Six ordinances on the protection of the marine environment in the North and Baltic Seas have been promulgated in the Federal Law Gazette today. This ensures legal protection under national legislation of the marine protected areas Doggerbank, Borkum Riffgrund and Sylter Außenriff- Östliche Deutsche Bucht in the North Sea and Fehmarnbelt, Kadetrinne and Pommersche Bucht - Rönnebank in the Baltic Sea. The sites are located in the Exclusive Economic Zones (EEZ) in the North and Baltic Seas, which makes them a responsibility of the federal government. The EEZ is the area just beyond the 12 nautical mile-wide territorial sea. The new protected areas cover approximately 30 per cent of the German EEZ.
Federal Environment Minister Barbara Hendricks: "This is a major step forward for marine conservation in Germany. The ordinances finally place key species such as harbour porpoise, common seal and grey seal under effective protection. Valuable habitat types such as sandbanks and reefs will now also be safe from being destroyed or impaired. In drawing up the ordinances, we also incorporated the interests of users and it was therefore possible to establish a balanced level of protection."
The six marine areas have been part of the European Natura 2000 network of protected areas since 2007. This made it mandatory for Germany to protect these areas through necessary measures. The European Commission had already initiated an infringement procedure in this matter, which is now likely to be without cause since the German government placed the marine areas in its responsibility under protection. The infringement procedure was also directed at the federal Länder, who have the obligation to also include land-based Natura 2000 sites in their legal protection scheme.

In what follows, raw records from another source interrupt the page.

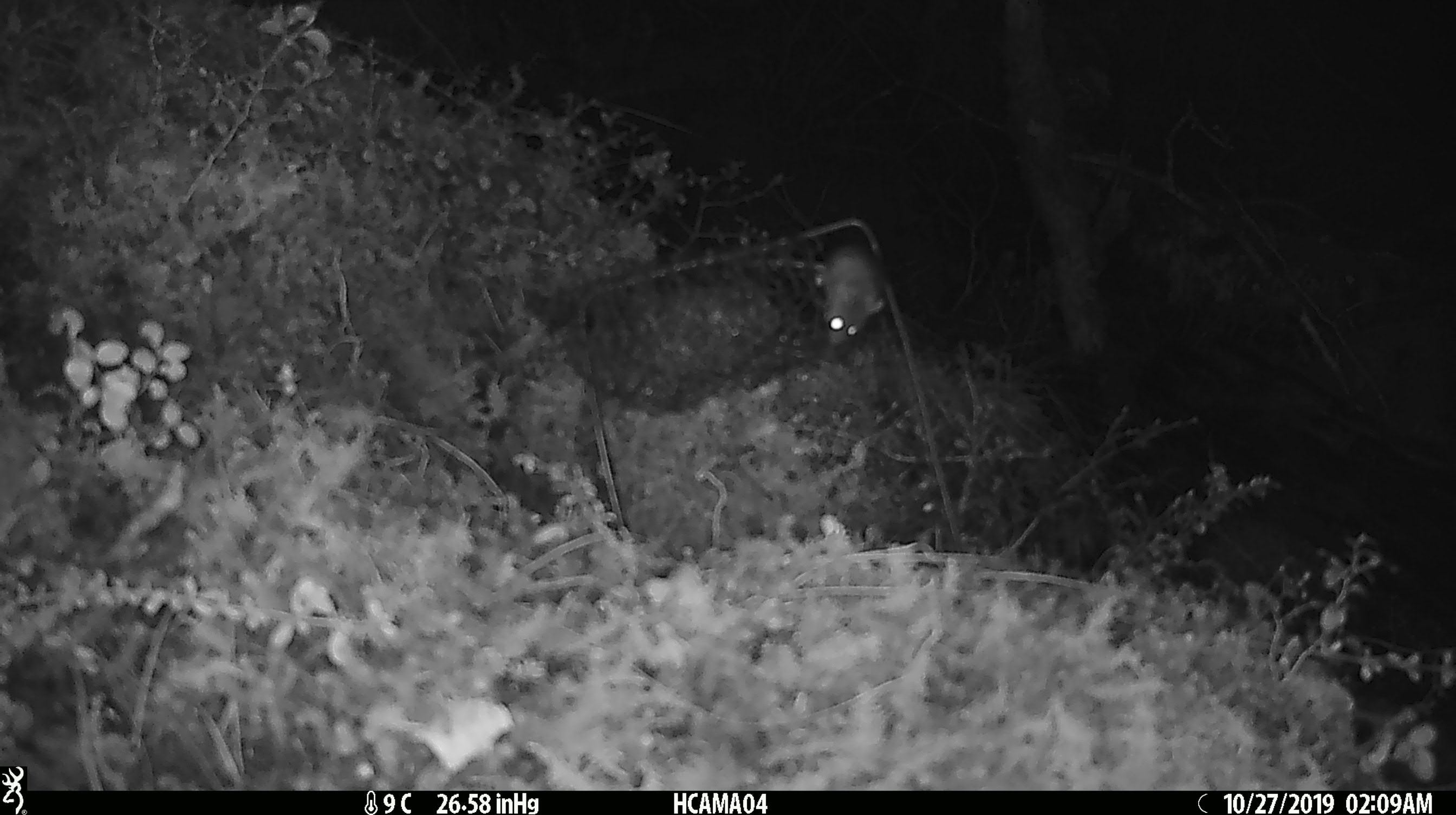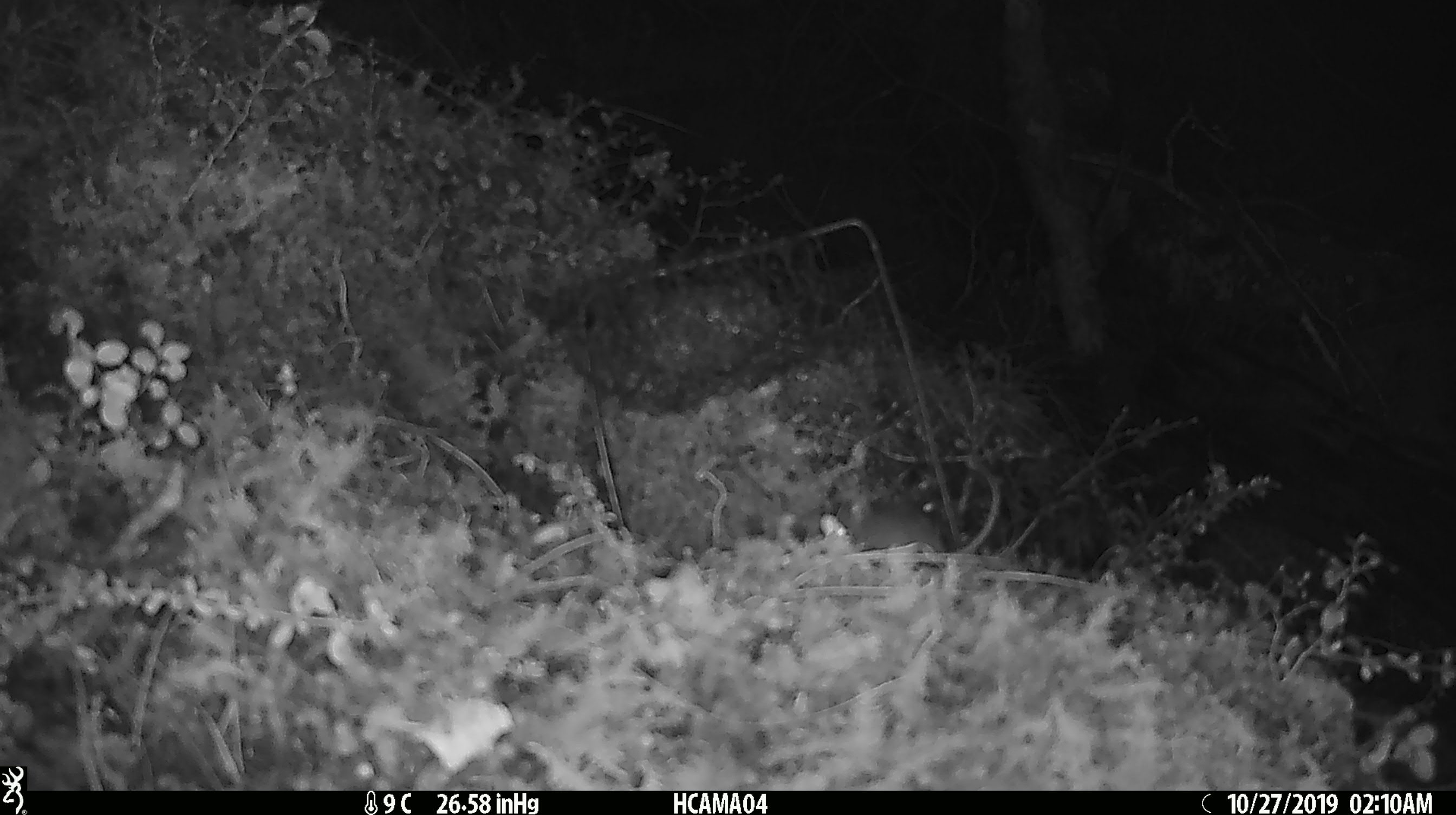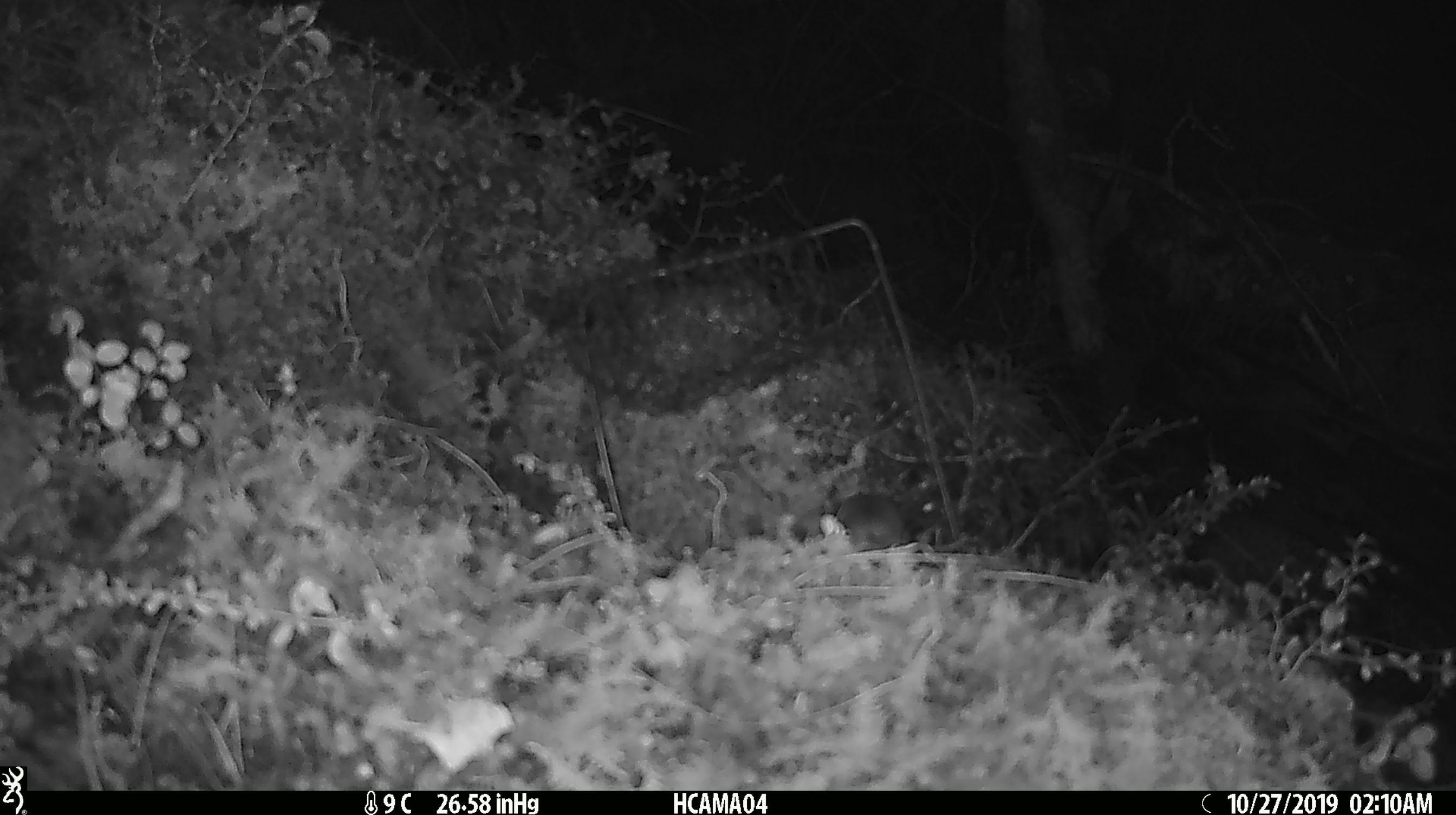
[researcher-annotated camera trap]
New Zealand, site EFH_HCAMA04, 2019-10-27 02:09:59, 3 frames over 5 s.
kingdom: Animalia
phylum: Chordata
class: Mammalia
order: Rodentia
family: Muridae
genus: Mus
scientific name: Mus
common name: mouse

According to the new provisions, it is no longer permitted to introduce dredging waste into the sea in the marine protected areas, to operate aquacultures or to build up artificial islands. Anyone wanting to generate energy in these areas, exploit natural resources or lay submarine cables has to prove with an impact assessment that the project will not have considerable adverse effects on the marine environment.
Recreational fishing will be covered by a staged protection concept over time and range to reconcile marine conservation interests with those of recreational fishers. In the German Exclusive Economic Zones of the North and Baltic seas recreational fishing is still possible in around 80 per cent of the total area. A mere 20 per cent of the area is regulated by nature conservation provisions.
Currently, use limitations for professional fishing in the protected areas are being drawn up at EU level, the level responsible for fishery management.